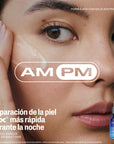 Cetaphil Suero Avanzado Reparador de Noche 30 ml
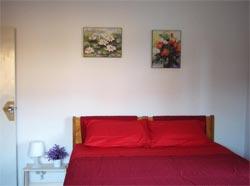 B&B DALL'ANTONIA - Foto 3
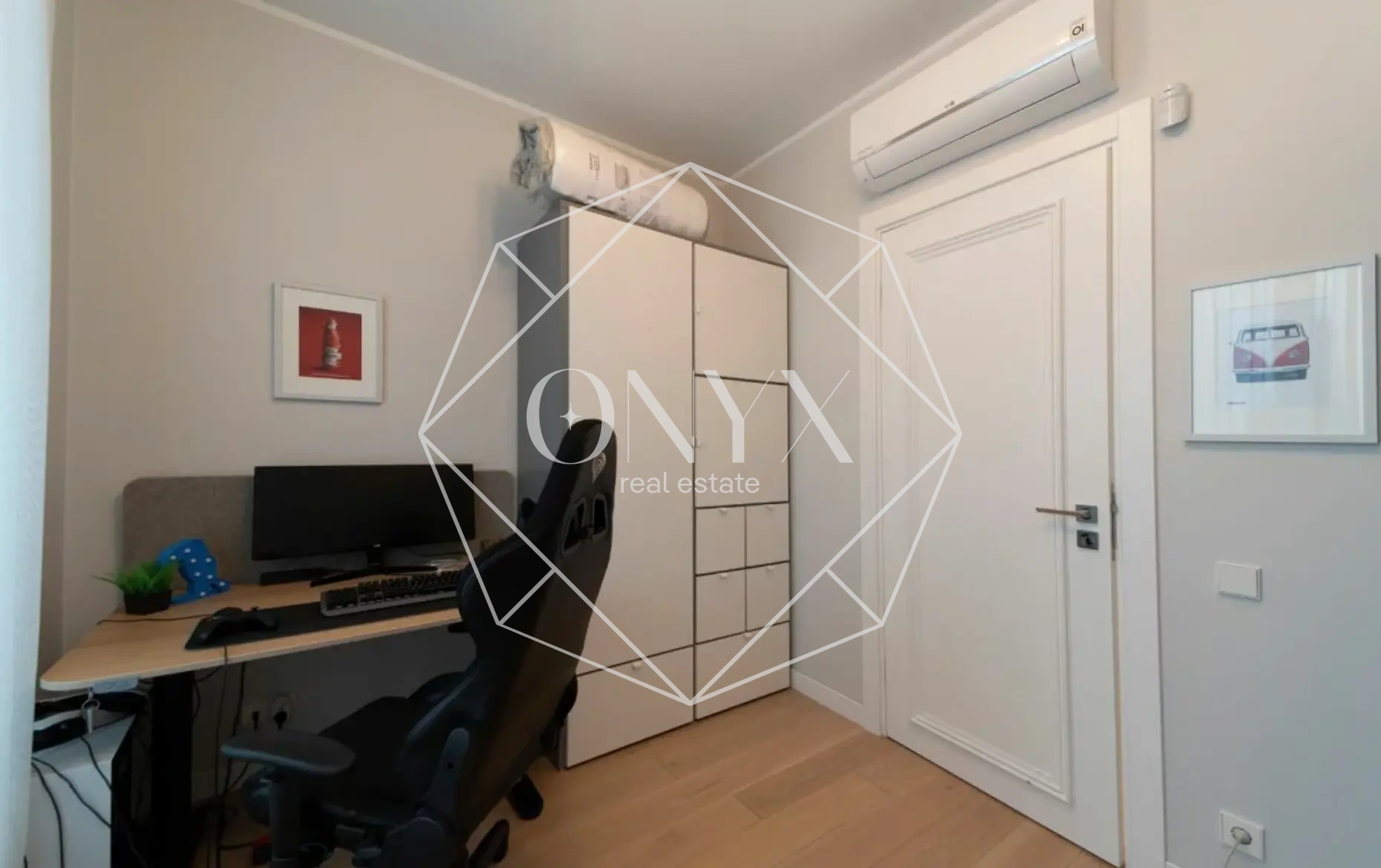 Изображение 16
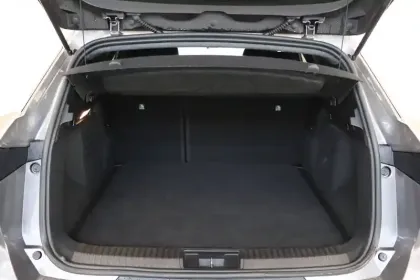 Photo 59 Renault Symbioz  E-Tech full hybrid 145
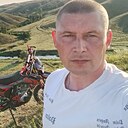 Знакомства: Михаил, 38 лет, Новотроицк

What is being asked - Reproduce the listing exactly. The pictures are to be omitted.

Written response -
 Cetaphil Suero Avanzado Reparador de Noche 30 ml
 B&B DALL'ANTONIA - Foto 3
 Изображение 16
 Photo 59 Renault Symbioz  E-Tech full hybrid 145
 Знакомства: Михаил, 38 лет, Новотроицк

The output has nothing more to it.